God in the (Pitching) Machine

Not long after a rain delay of 101 minutes, Albert Pujols slipped on the plastic on-deck logo that had become dangerously slick while chasing Jose Reyes' foul pop near the Cardinals' dugout in the eighth inning.

Pujols said the thought crossed his mind that the logo was going to come into play just before he slipped. He landed hard on his back and was down for several minutes before deciding to stay in the game. This is, of course, now very, very old news. Pujols' back injury, Grimsley, and any number of other stories have taken center stage. But I want to point us back a few weeks to the ESPN story, replete with quotes from the man himself.

"Right before I called for the ball I knew I was going to step on it, I think, and I knew I was going to have problems with it," Pujols said. "Hey, it happens. I'm glad it only had to happen one time before they took it out."Pujols said his upper back took the brunt of the impact, and he also felt his neck pop, but somehow he avoided banging his head, too. "It could have been worse," he said. "I could have broken my neck, I could have broken my back. The good Lord was watching me."

Ever since this entire nation finally gave into it's crush on Albert, (most waiting until the MVP last season to make it official) information on his squeaky-clean life has been hard to avoid. I know about his charity work, his marriage and his history. This article isn't meant to take him to task, or to spread steroid rumors. Even though the proof on Bonds took my baseball innocence, I won't start a witch hunt with Albert (though I won't ignore the warning signs I've been seeing either).

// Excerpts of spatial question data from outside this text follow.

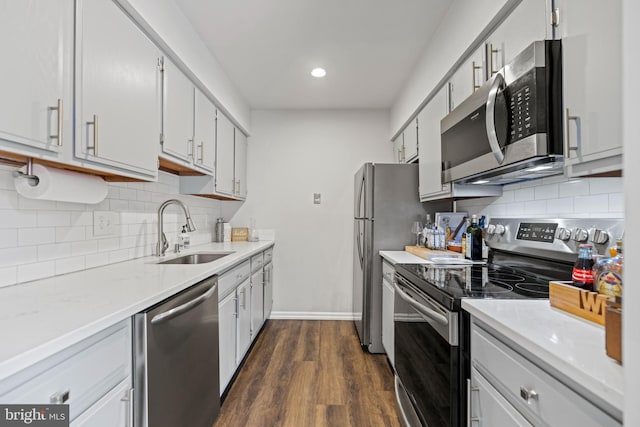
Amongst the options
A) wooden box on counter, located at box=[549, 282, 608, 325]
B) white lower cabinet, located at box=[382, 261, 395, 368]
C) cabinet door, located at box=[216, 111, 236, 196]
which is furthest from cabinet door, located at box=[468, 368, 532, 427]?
cabinet door, located at box=[216, 111, 236, 196]

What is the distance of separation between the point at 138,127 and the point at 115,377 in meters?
1.14

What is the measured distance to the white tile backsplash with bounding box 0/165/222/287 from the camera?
1261 mm

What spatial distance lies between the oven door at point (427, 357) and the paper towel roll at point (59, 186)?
5.30 ft

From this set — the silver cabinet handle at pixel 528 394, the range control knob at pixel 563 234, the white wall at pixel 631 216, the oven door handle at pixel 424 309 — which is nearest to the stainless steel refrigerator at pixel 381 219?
the oven door handle at pixel 424 309

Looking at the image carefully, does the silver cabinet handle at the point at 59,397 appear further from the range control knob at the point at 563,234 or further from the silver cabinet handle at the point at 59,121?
the range control knob at the point at 563,234

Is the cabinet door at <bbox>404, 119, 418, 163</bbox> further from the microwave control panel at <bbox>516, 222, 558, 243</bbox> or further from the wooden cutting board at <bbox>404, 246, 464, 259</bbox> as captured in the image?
the microwave control panel at <bbox>516, 222, 558, 243</bbox>

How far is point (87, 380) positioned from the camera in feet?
2.85

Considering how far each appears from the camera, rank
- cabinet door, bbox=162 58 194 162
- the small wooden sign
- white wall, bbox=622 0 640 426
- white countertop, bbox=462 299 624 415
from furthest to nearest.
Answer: the small wooden sign < cabinet door, bbox=162 58 194 162 < white countertop, bbox=462 299 624 415 < white wall, bbox=622 0 640 426

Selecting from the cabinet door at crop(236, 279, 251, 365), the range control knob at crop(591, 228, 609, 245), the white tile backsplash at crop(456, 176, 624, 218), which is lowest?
the cabinet door at crop(236, 279, 251, 365)

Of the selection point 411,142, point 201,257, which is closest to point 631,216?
point 201,257

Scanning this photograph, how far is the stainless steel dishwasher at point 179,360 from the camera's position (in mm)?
1103

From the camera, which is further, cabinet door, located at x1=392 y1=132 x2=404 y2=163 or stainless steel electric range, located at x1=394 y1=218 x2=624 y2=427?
cabinet door, located at x1=392 y1=132 x2=404 y2=163

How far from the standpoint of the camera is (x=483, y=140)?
61.7 inches

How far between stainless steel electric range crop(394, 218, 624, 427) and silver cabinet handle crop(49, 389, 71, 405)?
1.19 metres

I'm sure God didn't want any harm to come to Albert, but was he really 'watching over him?' When Americans troops are being killed and maimed in war? When tens of thousands in this country go hungry and homeless every night? Sure, he's a good guy, and you might as well call him the Ned Flanders of baseball, (chiseled upper body, Churchy McChurch) but we need to stop indulging atheletes who think that God cares about touchdowns, home runs, strikeouts and freethrows. God has better things to do than watch baseball.